There are basically four books that I know of:
- SuperTopo High Sierra Climbing. This is the exception to my complaint above. It has a nice selection of routes, some quality photos, and, yes information on how long you should expect to take for the approach and the route.
- Moynier and Fiddler Climbing California's High Sierra is the classic and somewhat improved in the second edition. There's a nice selection of routes and it gets great reviews on Amazon, but frankly the descriptions of the approaches and the routes are often close to useless when trying to pick a route from the comfort of your own home. This is one of those books that gives you no idea of how many days to plan on.
- Peter Croft's The Good, the Great, and the Awesome: The Top 40 High Sierra Rock Climbs is without a doubt one of the most entertaining guidebooks you'll read and, while not as good on the nuts and bolts aspects as the SuperTopo book, it is an improvement over the Moynier and Fiddler book.

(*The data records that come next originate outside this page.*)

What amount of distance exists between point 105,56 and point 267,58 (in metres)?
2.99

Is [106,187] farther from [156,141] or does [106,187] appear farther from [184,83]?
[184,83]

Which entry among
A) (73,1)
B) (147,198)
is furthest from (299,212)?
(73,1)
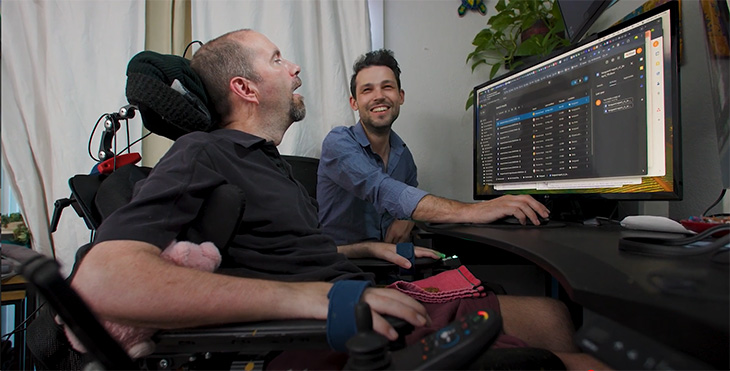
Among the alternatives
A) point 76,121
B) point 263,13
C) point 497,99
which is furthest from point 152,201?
point 263,13

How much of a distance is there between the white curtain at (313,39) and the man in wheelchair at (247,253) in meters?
0.61

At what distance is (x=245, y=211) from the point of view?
2.43 ft

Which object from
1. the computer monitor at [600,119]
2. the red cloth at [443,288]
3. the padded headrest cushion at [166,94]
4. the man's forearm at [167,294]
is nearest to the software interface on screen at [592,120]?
the computer monitor at [600,119]

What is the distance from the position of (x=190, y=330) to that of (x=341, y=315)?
0.21 m

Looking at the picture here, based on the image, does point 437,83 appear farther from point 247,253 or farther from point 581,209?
point 247,253

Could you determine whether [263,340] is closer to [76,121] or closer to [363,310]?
[363,310]

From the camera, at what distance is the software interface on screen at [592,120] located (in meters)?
0.80

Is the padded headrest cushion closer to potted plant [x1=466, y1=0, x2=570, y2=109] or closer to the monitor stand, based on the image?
the monitor stand

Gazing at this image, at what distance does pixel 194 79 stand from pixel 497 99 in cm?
96

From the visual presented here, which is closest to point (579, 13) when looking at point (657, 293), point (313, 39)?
point (313, 39)

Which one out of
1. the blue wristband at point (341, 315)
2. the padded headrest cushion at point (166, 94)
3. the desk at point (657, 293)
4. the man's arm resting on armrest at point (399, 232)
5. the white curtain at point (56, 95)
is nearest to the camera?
the desk at point (657, 293)

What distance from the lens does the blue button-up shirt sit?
47.6 inches

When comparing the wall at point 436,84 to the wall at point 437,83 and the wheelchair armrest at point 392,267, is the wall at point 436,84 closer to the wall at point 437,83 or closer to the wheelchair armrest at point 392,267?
the wall at point 437,83

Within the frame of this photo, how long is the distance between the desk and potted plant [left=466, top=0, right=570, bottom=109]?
1161 mm
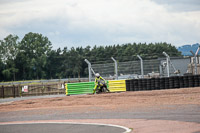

- RJ Secor, High Sierra: Peaks, Passes, and Trails. The route descriptions here are terse. No other way to put it, but Secor has information on more routes in the Sierra than anyone else, probably by a factor or ten or twenty. If you are the adventurous sort and you want to get off the beaten path, this is the book for you. Secor basically simply tells you very roughly where the route is and how to get there. Sometimes there's a detailed description, but not often. This is the adventurer's guide and the one that will make you dream of exploration more than any other guidebook for the Sierra.
Speed Climbing, by Hans Florine and Bill Wright.
I also want to mention one instructional book that may prove useful to people coming from home areas where they're not used to climbing 12 or 20 pitches in a day.
If you're not used to climbing long traditional routes, you might want to read up a bit on speed climbing techniques before coming to Yosemite. The phrase "speed climbing" has a negative connotation to some, but "benighted" and "unplanned bivy" both have really negative connotations to me.